DOCUMENT SEGMENT:
First, the goddess is explicitly called ‘Ishtar’ (Eš6-tar2-eš3)—very early confirmation of classical authors that identify Baalat Gebal as Astarte. We should not be too categorical, of course, since Hittite and Ugaritian sources show that many regional goddesses could be considered forms of Ishtar. But this fact is itself significant for its implications of supralocal theological thought.
Second, the text itemizes several appurtenances of the goddess’s cult. These include not only a bed—presumably for processions involving the cult image—but a female singer (mi2-nar), and a female player of the ‘balang’ (mi2-balaĝ-ti, or munus balaĝ-di3, as Heimpel reads the signs). [165] Arnaud rightly connects these cult-musicians with ritual lamentation, given the common association of balang and lament in Mesopotamian contexts. [166] Yet ‘balang’ itself need not refer narrowly to a Sumerian instrument of that name; more probably it masks a local counterpart. That this was precisely kinnārum—so vocalized in Byblos at this early date—is a ready guess given the same lexical equation at Ebla (Chapter 4) and the many parallels for female knr-players in the region—like the later lyre-players who play for a goddess on the Cypro-Phoenician symposium bowls (Chapter 11). Remember that Bar Koni attributes lamentation of Tammuz not only to his father but his mother, and that in Mesopotamian laments Dumuzi was variously mourned as the goddess’s spouse, son, and brother—a range that “reflects the reality of women crying over their dead husbands and children.” [167] While ‘balang’ is not written with a divine determinative in our text, we can at least say, on the basis of the parallels, that this instrument was the sacred property of the goddess, dedicated to use in her cult. [168]
Circumstantial evidence therefore indicates that by the late third millennium Byblos hosted a cultic environment that is consistent with the eventual emergence of a Byblian ‘Kinyras’.

QUESTIONS ON THE MATERIAL:
(a) In the passage on the Byblian goddess's cult, what name is the goddess explicitly called?
(b) List every appurtenance of the goddess's cult that the passage on the Byblian goddess's cult says the text itemizes.
(c) Using the passage on the Byblian goddess's cult, say whether each statement agrees with it, and quote the words that decide it:
(i) Arnaud links the cult-musicians with ritual lamentation.
(ii) In the text discussed, 'balang' is written with a divine determinative.
(iii) Bar Koni attributes lamentation of Tammuz only to his father.
The records after this point are not needed.

DATA FOR REVIEW:
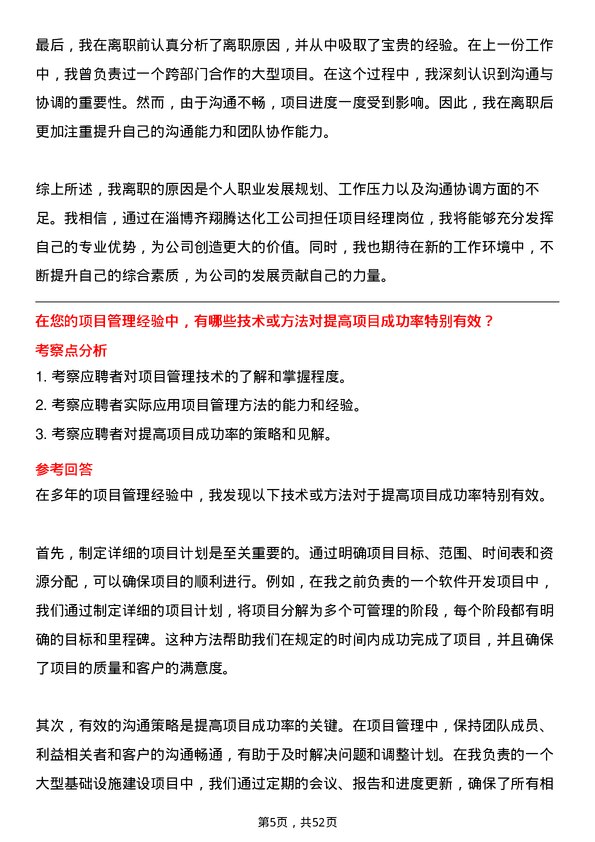 最后，我在离职前认真分析了离职原因，并从中吸取了宝贵的经验。在上一份工作中，我曾负责过一个跨部门合作的大型项目。在这个过程中，我深刻认识到沟通与协调的重要性。然而，由于沟通不畅，项目进度一度受到影响。因此，我在离职后更加注重提升自己的沟通能力和团队协作能力。

综上所述，我离职的原因是个人职业发展规划、工作压力以及沟通协调方面的不足。我相信，通过在淄博齐翔腾达化工公司担任项目经理岗位，我将能够充分发挥自己的专业优势，为公司创造更大的价值。同时，我也期待在新的工作环境中，不断提升自己的综合素质，为公司的发展贡献自己的力量。

在您的项目管理经验中，有哪些技术或方法对提高项目成功率特别有效？

考察点分析

1. 考察应聘者对项目管理技术的了解和掌握程度。
2. 考察应聘者实际应用项目管理方法的能力和经验。
3. 考察应聘者对提高项目成功率的策略和见解。

参考回答

在多年的项目管理经验中，我发现以下技术或方法对于提高项目成功率特别有效。

首先，制定详细的项目计划是至关重要的。通过明确项目目标、范围、时间表和资源分配，可以确保项目的顺利进行。例如，在我之前负责的一个软件开发项目中，我们通过制定详细的项目计划，将项目分解为多个可管理的阶段，每个阶段都有明确的目标和里程碑。这种方法帮助我们在规定的时间内成功完成了项目，并且确保了项目的质量和客户的满意度。

其次，有效的沟通策略是提高项目成功率的关键。在项目管理中，保持团队成员、利益相关者和客户的沟通畅通，有助于及时解决问题和调整计划。在我负责的一个大型基础设施建设项目中，我们通过定期的会议、报告和进度更新，确保了所有相

第5页，共52页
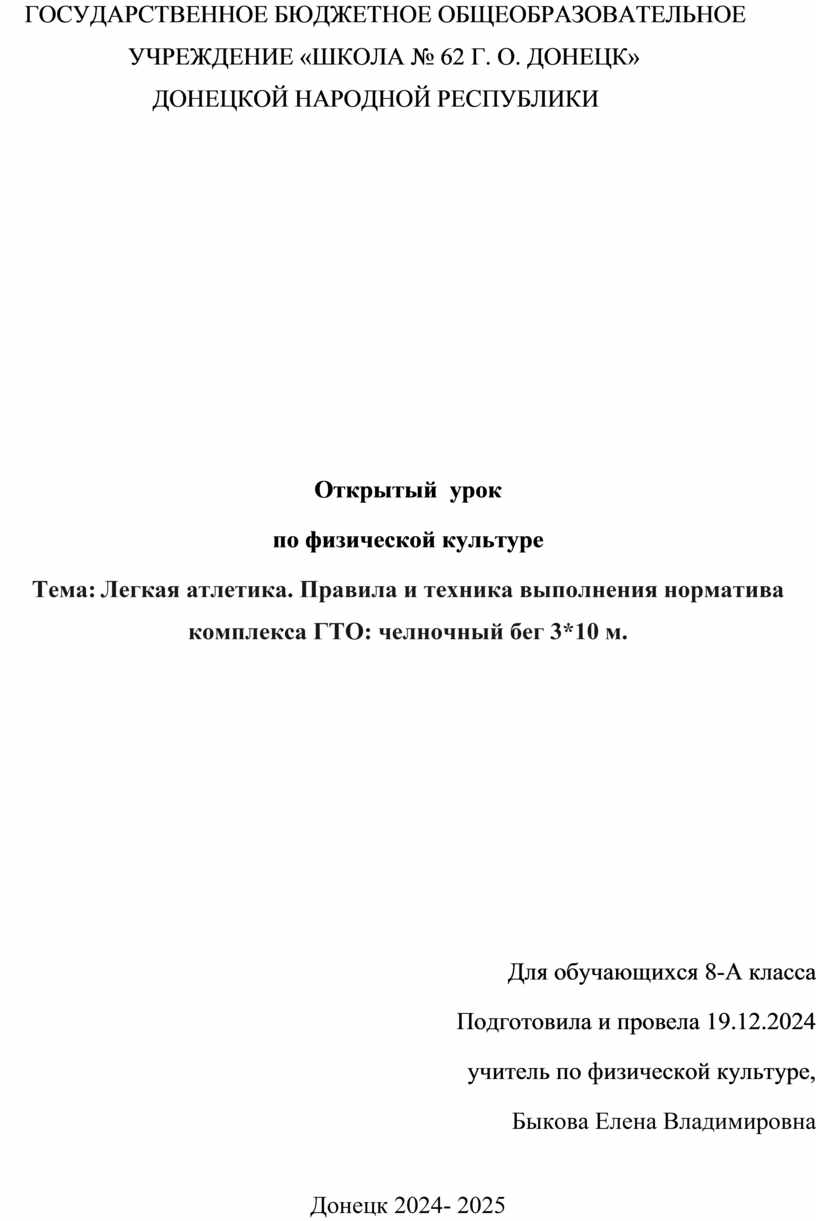 ГОСУДАРСТВЕННОЕ БЮДЖЕТНОЕ ОБЩЕОБРАЗОВАТЕЛЬНОЕ УЧРЕЖДЕНИЕ «ШКОЛА № 62 Г. О. ДОНЕЦК» ДОНЕЦКОЙ НАРОДНОЙ РЕСПУБЛИКИ

Открытый урок

по физической культуре

Тема: Легкая атлетика. Правила и техника выполнения норматива комплекса ГТО: челночный бег 3*10 м.

Для обучающихся 8-А класса

Подготовила и провела 19.12.2024

учитель по физической культуре,

Быкова Елена Владимировна

Донецк 2024- 2025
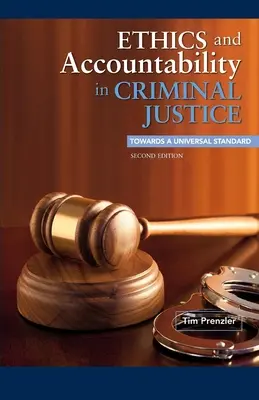 ETHICS and Accountability in CRIMINAL JUSTICE

TOWARDS A UNIVERSAL STANDARD

SECOND EDITION

Tim Prenzler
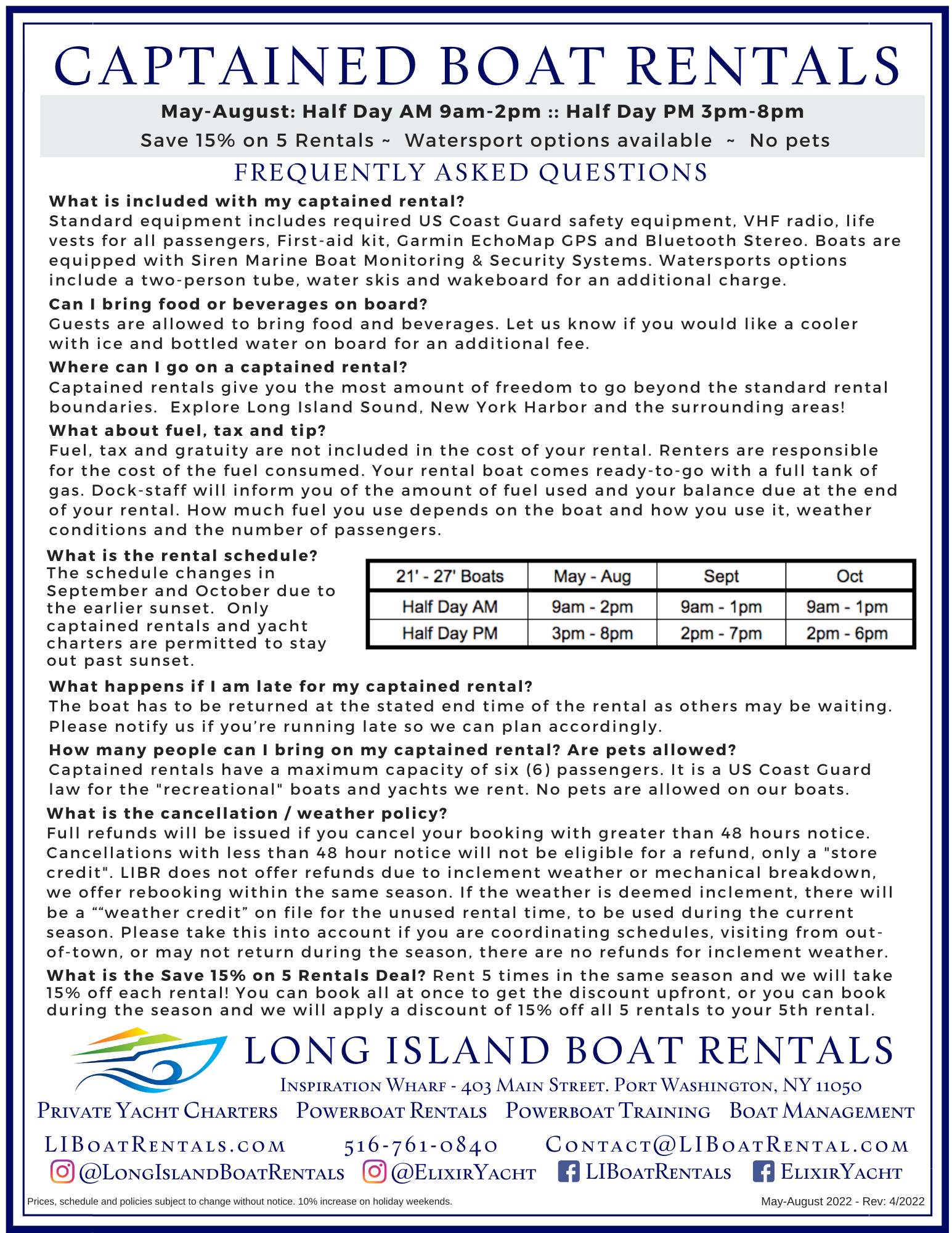 CAPTAINED BOAT RENTALS

May-August: Half Day AM 9am-2pm :: Half Day PM 3pm-8pm

Save 15% on 5 Rentals ~ Watersport options available ~ No pets

FREQUENTLY ASKED QUESTIONS

What is included with my captained rental?
Standard equipment includes required US Coast Guard safety equipment, VHF radio, life vests for all passengers, First-aid kit, Garmin EchoMap GPS and Bluetooth Stereo. Boats are equipped with Siren Marine Boat Monitoring & Security Systems. Watersports options include a two-person tube, water skis and wakeboard for an additional charge.

Can I bring food or beverages on board?
Guests are allowed to bring food and beverages. Let us know if you would like a cooler with ice and bottled water on board for an additional fee.

Where can I go on a captained rental?
Captained rentals give you the most amount of freedom to go beyond the standard rental boundaries. Explore Long Island Sound, New York Harbor and the surrounding areas!

What about fuel, tax and tip?
Fuel, tax and gratuity are not included in the cost of your rental. Renters are responsible for the cost of the fuel consumed. Your rental boat comes ready-to-go with a full tank of gas. Dock-staff will inform you of the amount of fuel used and your balance due at the end of your rental. How much fuel you use depends on the boat and how you use it, weather conditions and the number of passengers.

What is the rental schedule?
The schedule changes in September and October due to the earlier sunset. Only captained rentals and yacht charters are permitted to stay out past sunset.

| 21' - 27' Boats | May - Aug | Sept | Oct |
|---|---|---|---|
| Half Day AM | 9am - 2pm | 9am - 1pm | 9am - 1pm |
| Half Day PM | 3pm - 8pm | 2pm - 7pm | 2pm - 6pm |

What happens if I am late for my captained rental?
The boat has to be returned at the stated end time of the rental as others may be waiting. Please notify us if you're running late so we can plan accordingly.

How many people can I bring on my captained rental? Are pets allowed?
Captained rentals have a maximum capacity of six (6) passengers. It is a US Coast Guard law for the "recreational" boats and yachts we rent. No pets are allowed on our boats.

What is the cancellation / weather policy?
Full refunds will be issued if you cancel your booking with greater than 48 hours notice. Cancellations with less than 48 hour notice will not be eligible for a refund, only a "store credit". LIBR does not offer refunds due to inclement weather or mechanical breakdown, we offer rebooking within the same season. If the weather is deemed inclement, there will be a ""weather credit" on file for the unused rental time, to be used during the current season. Please take this into account if you are coordinating schedules, visiting from out-of-town, or may not return during the season, there are no refunds for inclement weather.

What is the Save 15% on 5 Rentals Deal? Rent 5 times in the same season and we will take 15% off each rental! You can book all at once to get the discount upfront, or you can book during the season and we will apply a discount of 15% off all 5 rentals to your 5th rental.

LONG ISLAND BOAT RENTALS
Inspiration Wharf - 403 Main Street. Port Washington, NY 11050

Private Yacht Charters Powerboat Rentals Powerboat Training Boat Management

LIBoatRentals.com 516-761-0840 Contact@LIBoatRental.com

@LongIslandBoatRentals @ElixirYacht LIBoatRentals ElixirYacht

Prices, schedule and policies subject to change without notice. 10% increase on holiday weekends.
May-August 2022 - Rev: 4/2022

ANSWERS FOR THE TASKS:
(a) She is called 'Ishtar' (Eš6-tar2-eš3).

(b)
- a bed
- a female singer (mi2-nar)
- a female player of the 'balang' (mi2-balaĝ-ti, or munus balaĝ-di3)

(c)
(i) Yes: "Arnaud rightly connects these cult-musicians with ritual lamentation"
(ii) No: "While ‘balang’ is not written with a divine determinative in our text"
(iii) No: "Bar Koni attributes lamentation of Tammuz not only to his father but his mother"